The primary competition comes from Vanta and Secureframe, who similarly offer compliance automation platforms targeting B2B SaaS companies. These companies focus on streamlining SOC 2 certification processes through software automation and integrations with cloud providers and SaaS tools.

Legacy audit firms represent the traditional approach to compliance, typically charging $50,000-$100,000 for SOC 2 audits that can take over a year to complete. These firms rely heavily on manual processes and lack the efficiency gains from modern software tooling.

Thoropass has positioned itself uniquely by combining compliance automation software with in-house audit capabilities, conducting over 1,000 annual assessments. This integrated approach differs from pure software players like Vanta and traditional audit firms.

The market remains in "land-grab mode" with competitors spending heavily on customer acquisition through paid advertising and direct sales. While the initial focus was on SOC 2, providers are expanding into additional frameworks like ISO 27001, HIPAA, and GDPR to capture more enterprise value.

Thoropass has tailwinds from the increasing enterprise demand for compliance automation and has the opportunity to grow and expand into adjacent markets beyond its current compliance focus.

The traditional compliance market is undergoing rapid transformation as enterprises seek to reduce the $50,000-$100,000 cost and year-plus timeframe of manual SOC 2 audits. Thoropass's platform claims to eliminate 80% of compliance overhead, suggesting significant market penetration potential as more companies adopt automated solutions.

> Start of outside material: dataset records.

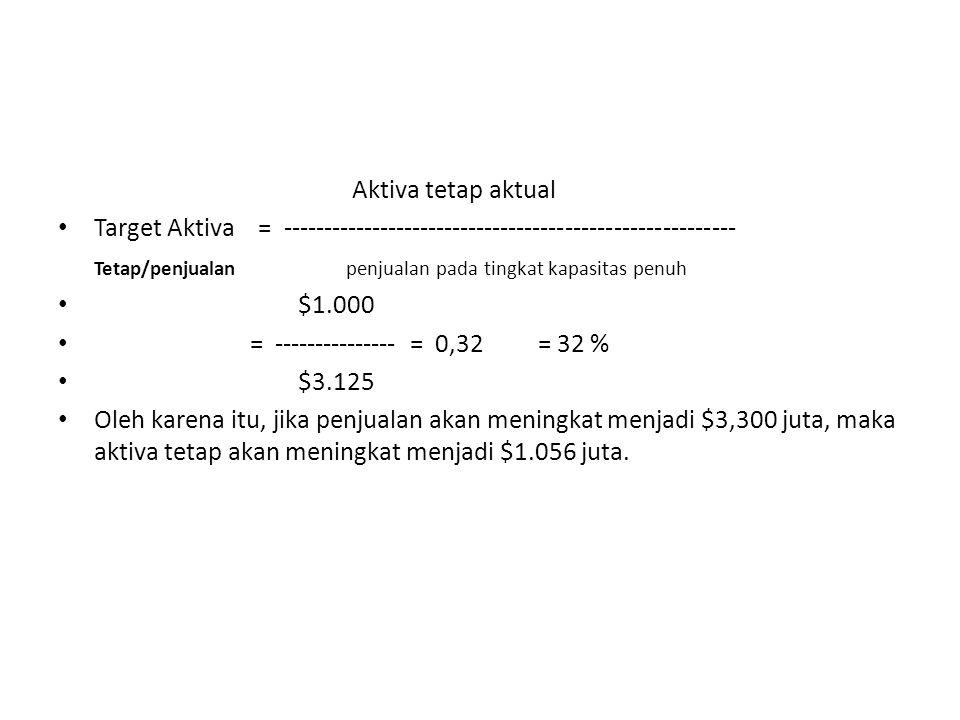 Aktiva tetap aktual Target Aktiva = -------------------------------------------------------- Tetap/penjualanpenjualan pada tingkat kapasitas penuh $1.000 = --------------- = 0,32 = 32 % $3.125 Oleh karena itu, jika penjualan akan meningkat menjadi $3,300 juta, maka aktiva tetap akan meningkat menjadi $1.056 juta.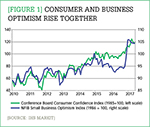[Figure 1] Consumer and business optimism rise together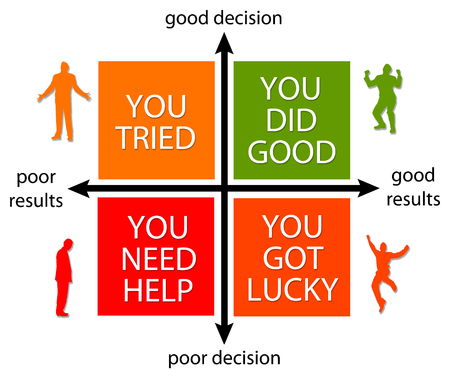 Decision and results illustration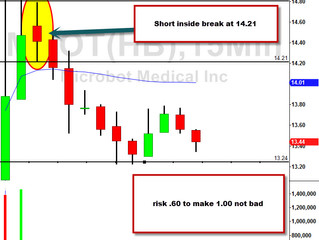 MBOT Gap Down 15 minute setup short.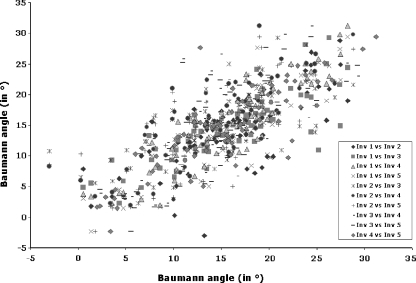 The inter-observer reliability (IEOR) of the measurement of the Baumann angle was found to be excellent (r = 0.78, p = 0.0001). Note the linear relationship between the measurements of the Baumann angle of the humerus by different observers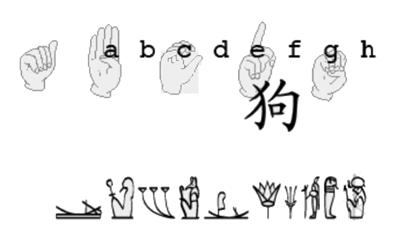 Description backgrounds 1423860254 alphabet intro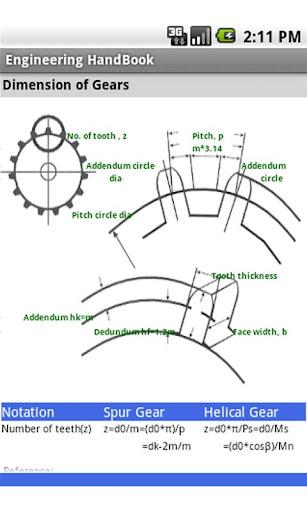 civil engineering curtin handbook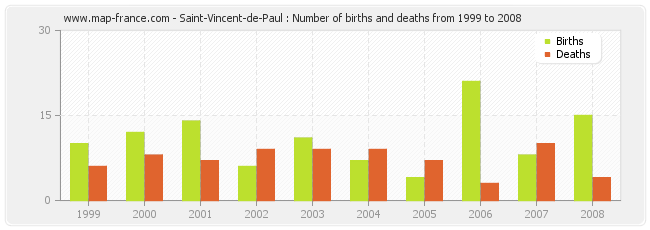 Saint-Vincent-de-Paul : Number of births and deaths from 1999 to 2008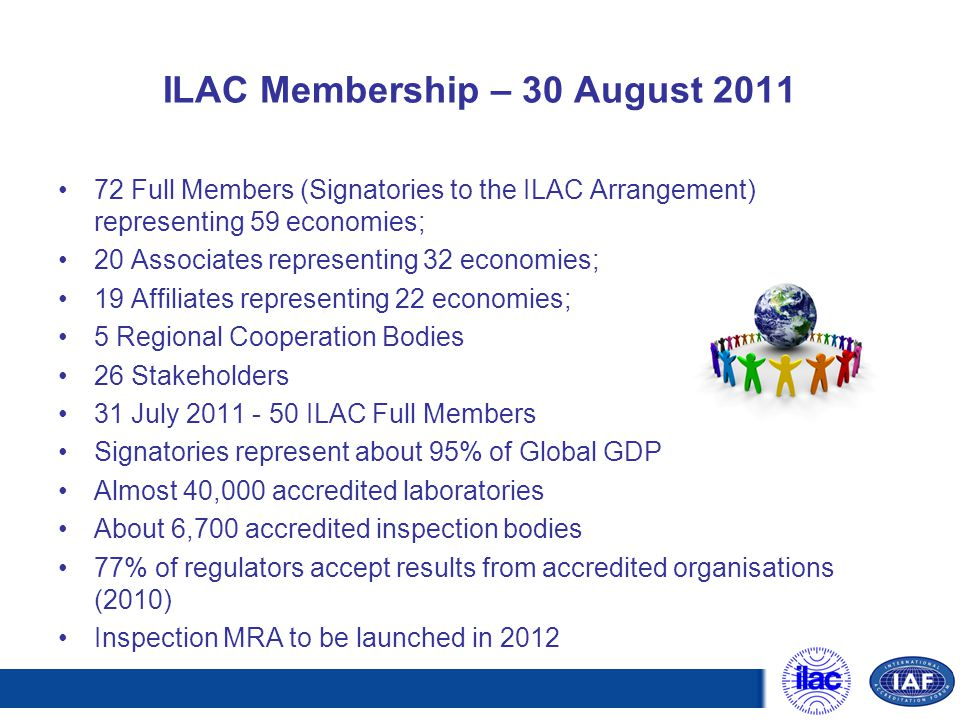 ILAC Membership – 30 August 2011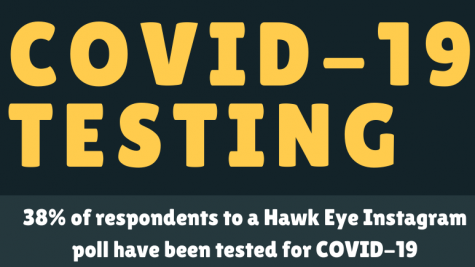 Infographic: COVID-19 testing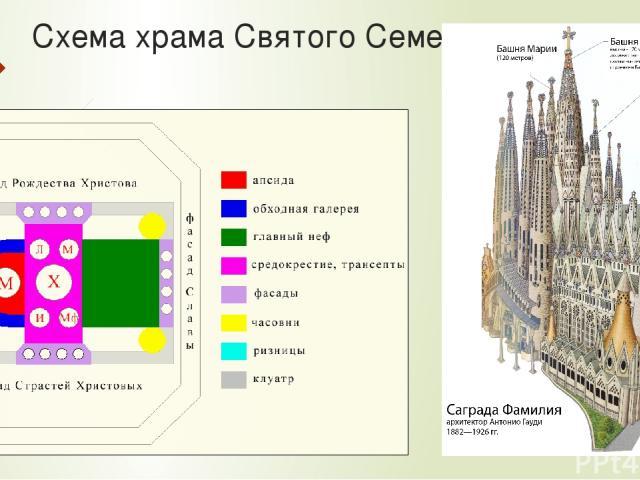Схема храма Святого Семейства.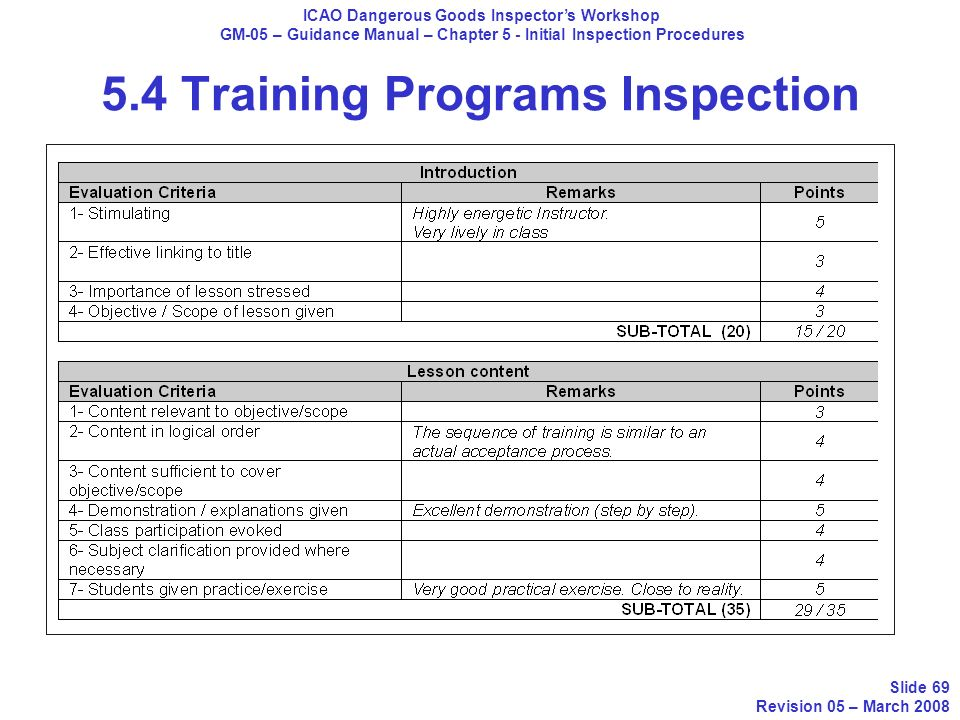 5.4 Training Programs Inspection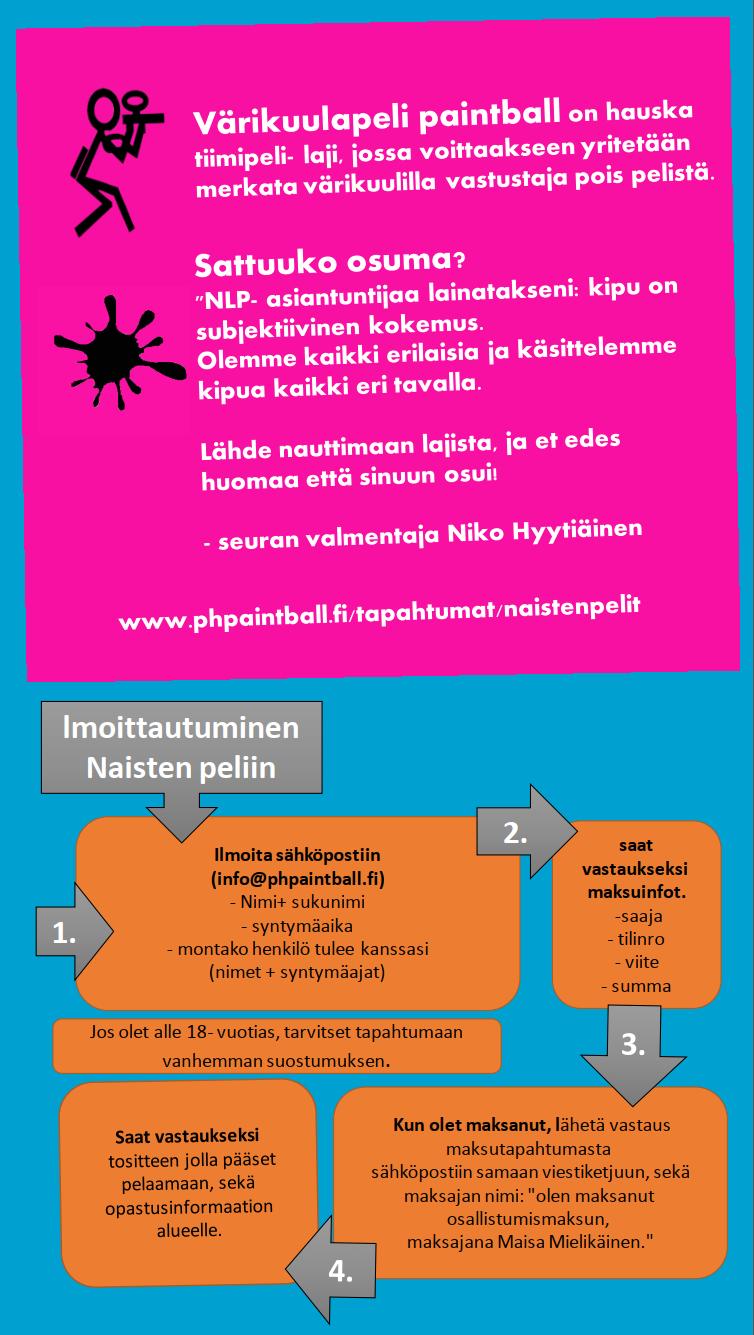 naistenpelit_2.PNG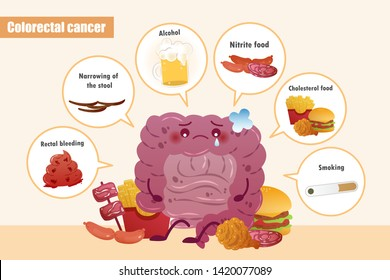 cartoon unhealthy intestine sit with junk food on yellow background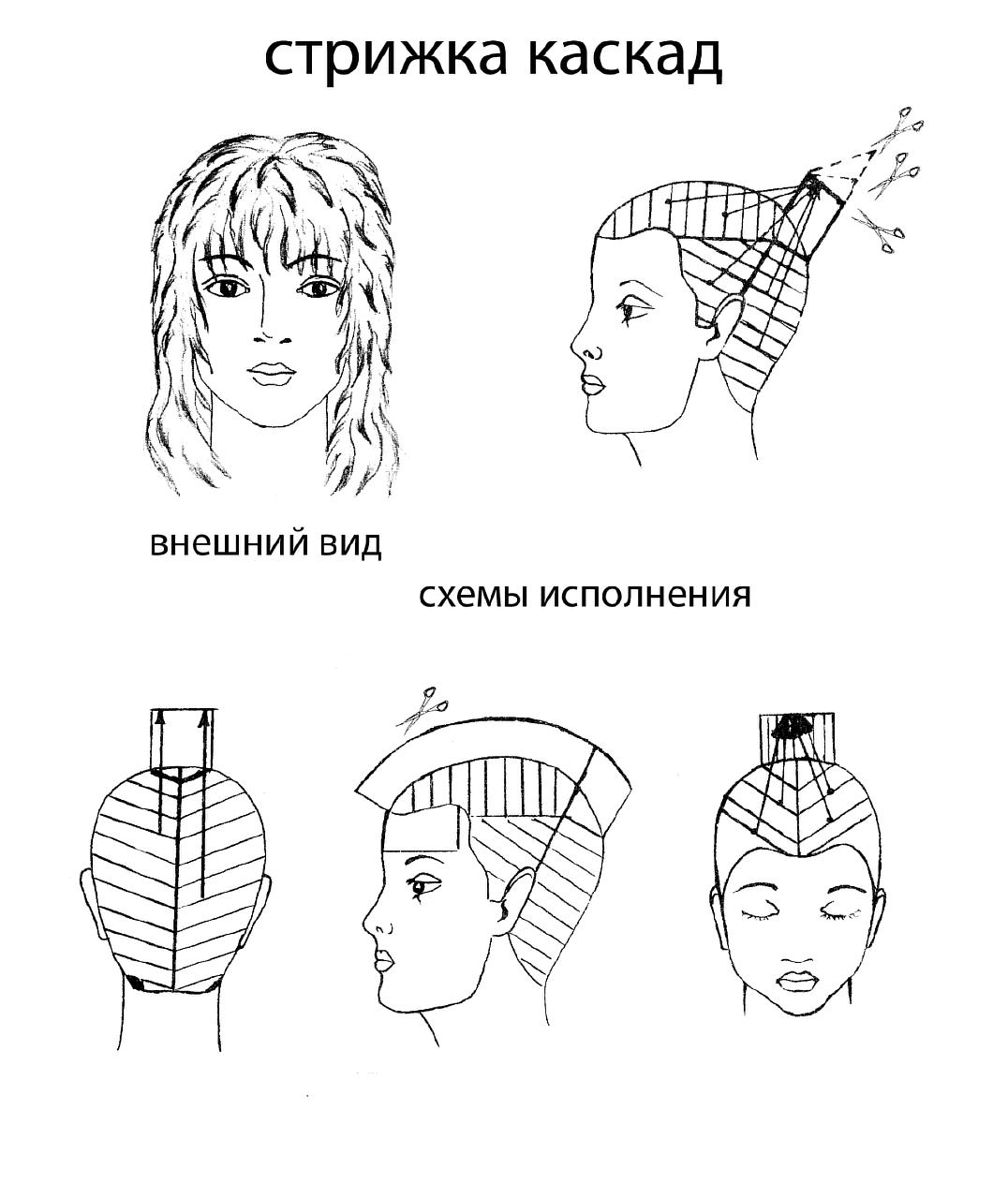 Как сделать стрижку каскад на коротких волосах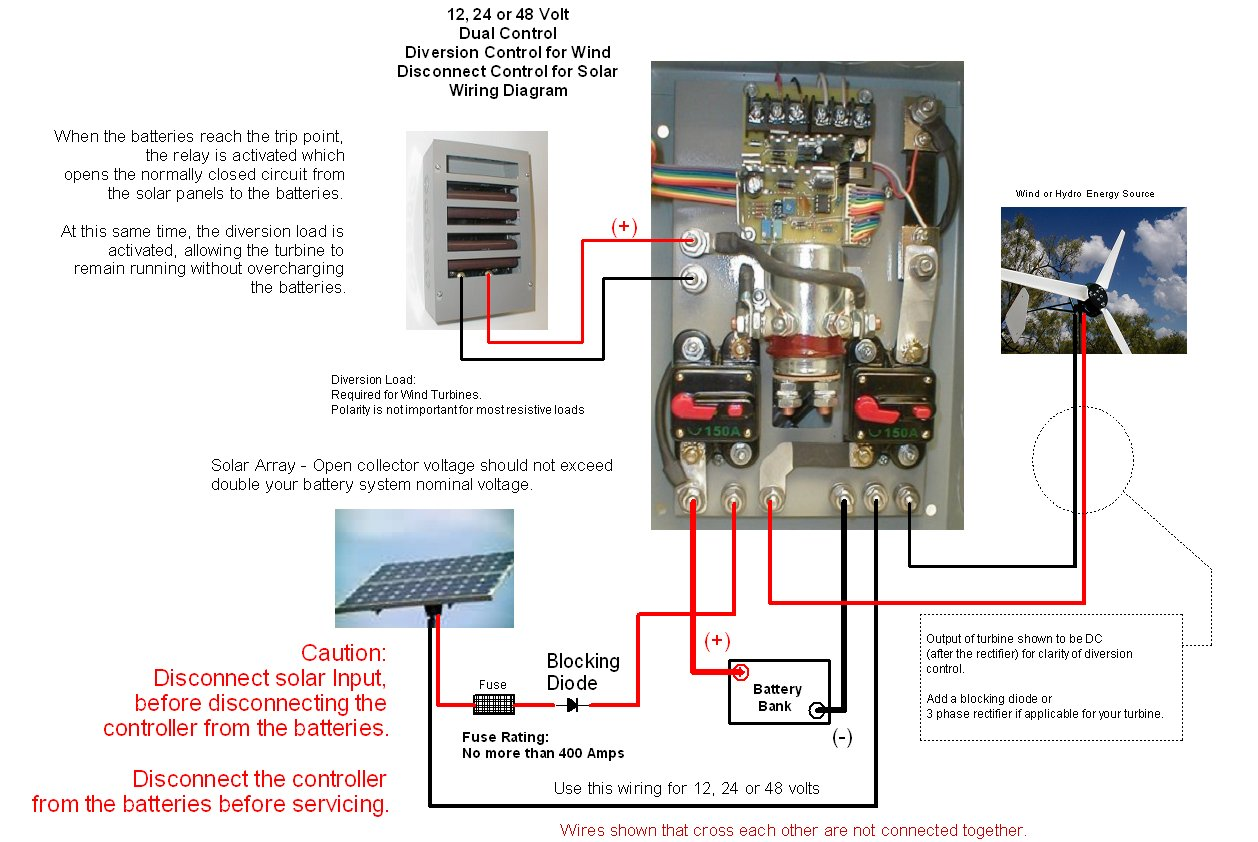 24 Volt Wind Turbine Wiring Diagram Diagrams Coleman Air 440a 12 48v Solar Diversion Charge System Controller Schematic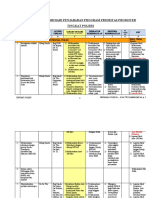 RENCANA AKSI 100 HARI PENJABARAN PROGRAM PRIORITAS KAPOLRI   (TINGKAT POLRES).pdf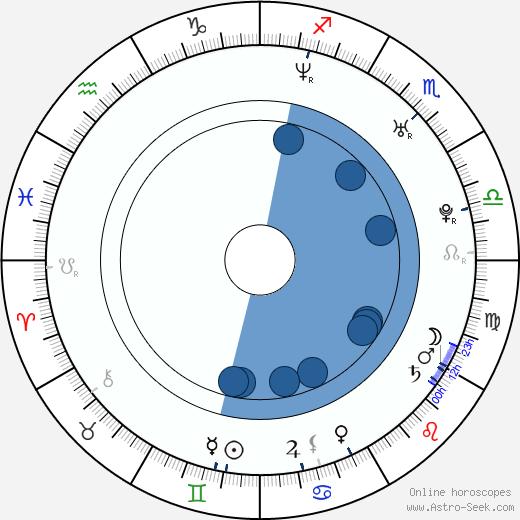 Yumiko Shaku wikipedia, horoscope, astrology, instagram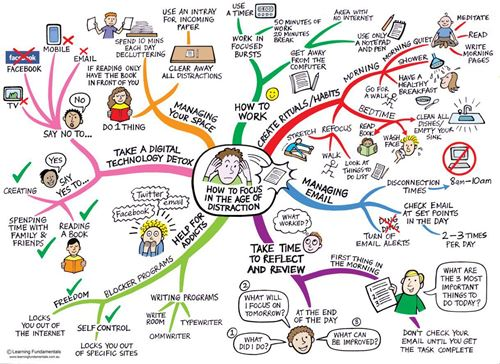 How to Stay Focused in the Age of Distraction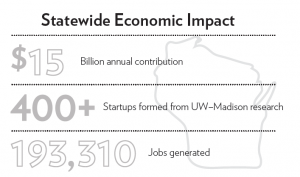 Statewide Economic Impact - $15 Billion annual contribution. 400+ Startups formed from UW-Madison Startups. More than 430 thousand living alumni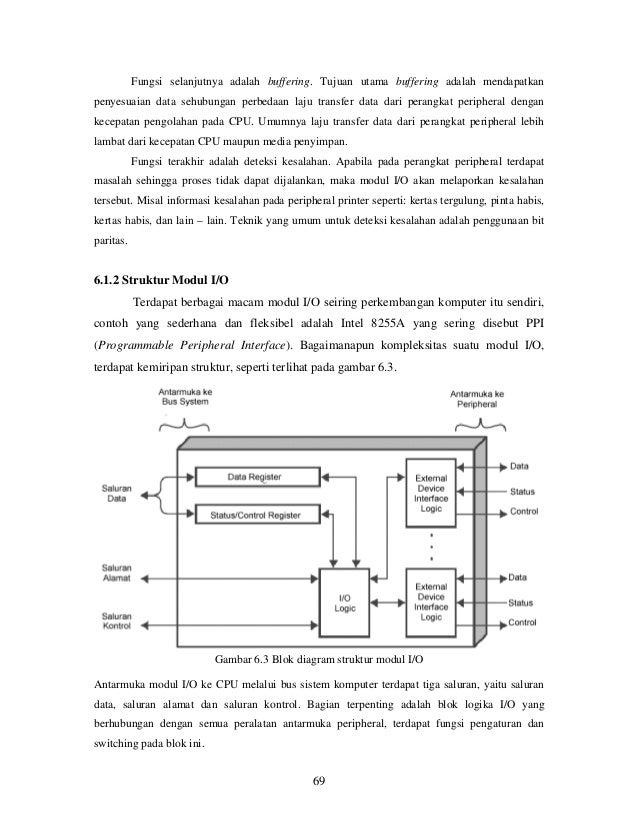 Organisasi dan arsitektur komputer gambar 62 skema suatu perangkat peripheral 69 ccuart Choice Image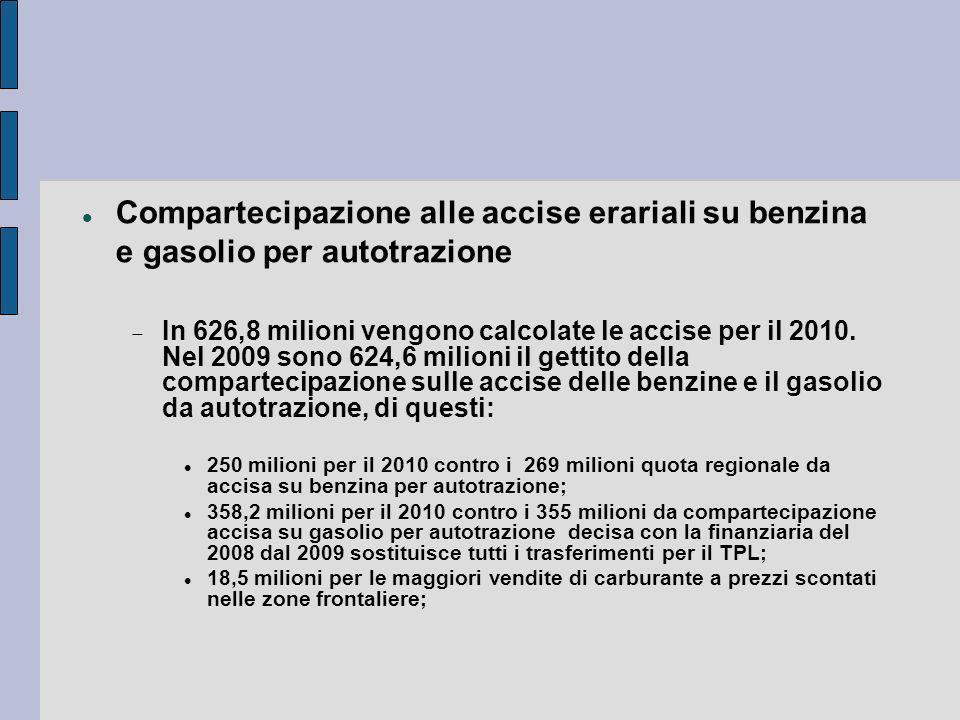 Compartecipazione alle accise erariali su benzina e gasolio per autotrazione In 626,8 milioni vengono calcolate le accise per il 2010. Nel 2009 sono 6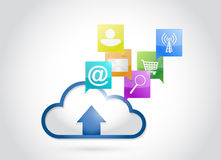 Cloud applications concept illustration design Stock Images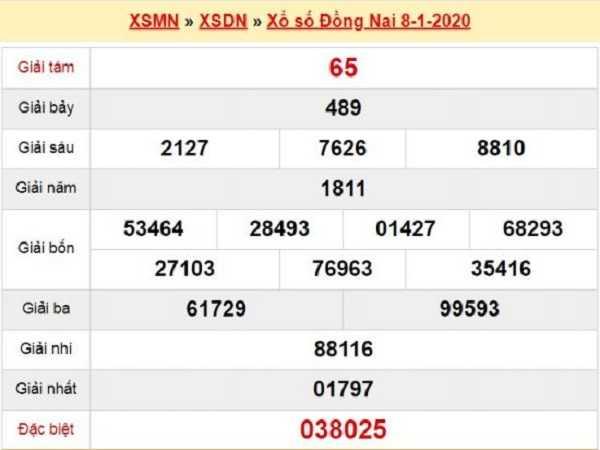 Phân tích chốt KQXSDN ngày 15/01 chuẩn 100%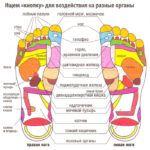 Проецирование внутренних органов на стопы.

Thoropass's extensive integrations with SaaS tools and cloud providers position it to expand beyond compliance into broader cybersecurity services. The company's AI capabilities and existing security monitoring infrastructure could be leveraged to offer threat detection, vulnerability management, and security operations services.

The company's compliance data collection and management capabilities create natural expansion opportunities into data governance and privacy management. As regulations like GDPR and CCPA evolve, Thoropass could expand its platform to provide comprehensive data lifecycle management, privacy compliance automation, and third-party risk management solutions.

With its growing user base of 100,000+ users and 1,000+ annual assessments, Thoropass has the foundation to evolve into a comprehensive enterprise security platform. The company's integrated audit firm model provides unique insights into security requirements across industries, enabling development of industry-specific security solutions and risk management tools.

Auditor independence tension: The dual role of providing both compliance software and audit services creates potential conflicts of interest. While positioning as an end-to-end solution is attractive, this hybrid model could face increased regulatory scrutiny or market skepticism. The company may need to maintain strict operational separation between its software and audit divisions to maintain credibility.

High-touch service scalability: Thoropass's differentiation through human expertise and personalized support could limit growth potential. The reliance on in-house compliance experts and auditors means the business may not achieve pure SaaS margins. As the company grows, maintaining service quality while scaling the human component will be challenging.